Conformément au deuxième alinéa de l'article 45 de la Constitution et à la demande de M. le Premier ministre, une commission mixte paritaire chargée de proposer un texte sur les dispositions restant en discussion du projet de loi relatif à la bioéthique s'est réunie à l'Assemblée nationale le mercredi 17 février 2021.

La commission mixte paritaire procède à la désignation de son bureau, ainsi constitué de Mme Agnès Firmin Le Bodo, députée, présidente, de M. Alain Milon, sénateur, vice-président ; de Mme Coralie Dubost, députée, rapporteure pour l'Assemblée nationale, et de Mme Muriel Jourda, sénateur, rapporteur pour le Sénat.

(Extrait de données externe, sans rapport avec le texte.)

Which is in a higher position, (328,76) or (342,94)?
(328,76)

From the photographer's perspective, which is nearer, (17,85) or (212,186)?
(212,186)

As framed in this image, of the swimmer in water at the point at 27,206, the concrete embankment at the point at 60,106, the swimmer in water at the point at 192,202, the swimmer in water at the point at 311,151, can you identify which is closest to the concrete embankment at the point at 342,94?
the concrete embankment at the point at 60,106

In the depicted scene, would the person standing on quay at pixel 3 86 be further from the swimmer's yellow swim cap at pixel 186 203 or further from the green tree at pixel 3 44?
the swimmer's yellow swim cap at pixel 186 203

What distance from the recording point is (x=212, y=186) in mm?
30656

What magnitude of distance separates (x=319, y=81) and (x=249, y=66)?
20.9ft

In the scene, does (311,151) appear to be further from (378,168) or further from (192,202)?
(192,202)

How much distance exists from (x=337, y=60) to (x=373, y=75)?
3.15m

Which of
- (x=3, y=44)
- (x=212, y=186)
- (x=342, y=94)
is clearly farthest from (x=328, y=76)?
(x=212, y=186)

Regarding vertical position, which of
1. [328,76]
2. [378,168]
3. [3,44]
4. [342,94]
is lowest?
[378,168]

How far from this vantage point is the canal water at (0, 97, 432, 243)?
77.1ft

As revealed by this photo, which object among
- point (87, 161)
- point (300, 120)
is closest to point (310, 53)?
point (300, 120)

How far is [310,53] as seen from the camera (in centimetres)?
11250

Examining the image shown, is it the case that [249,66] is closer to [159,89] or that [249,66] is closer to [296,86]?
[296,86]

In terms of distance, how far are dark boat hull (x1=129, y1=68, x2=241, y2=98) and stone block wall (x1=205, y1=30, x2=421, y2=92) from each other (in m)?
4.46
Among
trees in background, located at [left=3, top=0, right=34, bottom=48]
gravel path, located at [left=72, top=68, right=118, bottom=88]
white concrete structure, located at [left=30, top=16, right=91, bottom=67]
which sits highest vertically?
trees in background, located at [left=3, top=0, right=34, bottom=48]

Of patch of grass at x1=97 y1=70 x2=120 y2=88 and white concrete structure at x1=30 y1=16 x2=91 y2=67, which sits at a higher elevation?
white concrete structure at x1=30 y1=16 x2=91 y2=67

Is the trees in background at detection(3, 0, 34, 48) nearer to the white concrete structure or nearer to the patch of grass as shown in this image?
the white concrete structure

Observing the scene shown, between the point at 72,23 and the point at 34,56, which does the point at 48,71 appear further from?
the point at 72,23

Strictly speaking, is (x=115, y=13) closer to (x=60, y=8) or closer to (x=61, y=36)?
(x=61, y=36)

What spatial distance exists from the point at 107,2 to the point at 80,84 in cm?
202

La commission mixte paritaire procède ensuite à l'examen des dispositions restant en discussion.

Mme Agnès Firmin Le Bodo, députée, présidente. - Chers collègues, je souhaite la bienvenue à nos collègues sénateurs et je vous indique que M. Jean-Louis Touraine sera suppléé par Mme Laëtitia Romeiro Dias.

À l'issue de la première lecture du projet de loi par les deux assemblées, trois articles avaient été adoptés dans les mêmes termes et quarante-sept articles restaient en discussion. La deuxième lecture a permis de rapprocher les positions. En effet, l'Assemblée nationale a exprimé des votes conformes sur six articles puis le Sénat a exprimé des votes conformes sur quinze articles. Notre commission mixte paritaire est donc saisie des vingt-six articles restant en discussion.

Comme cela est d'usage, je donnerai d'abord la parole au vice-président de la commission mixte paritaire, puis aux rapporteurs en commençant par celle de la dernière assemblée saisie.

M. Alain Milon, sénateur, vice-président. - Je souhaite faire tout d'abord un constat : il est devenu rare pour nos assemblées de se réunir en commission mixte paritaire après l'examen d'un texte important en deuxième lecture. C'est même devenu exceptionnel.

Malgré le désaccord que nous ne manquerons pas de constater sur ce texte dans quelques minutes, je suis convaincu que les deux lectures ont été utiles. Vous l'avez dit, Madame la présidente, elles ont permis à la navette parlementaire de faire son office et de dégager progressivement les consensus qui pouvaient l'être.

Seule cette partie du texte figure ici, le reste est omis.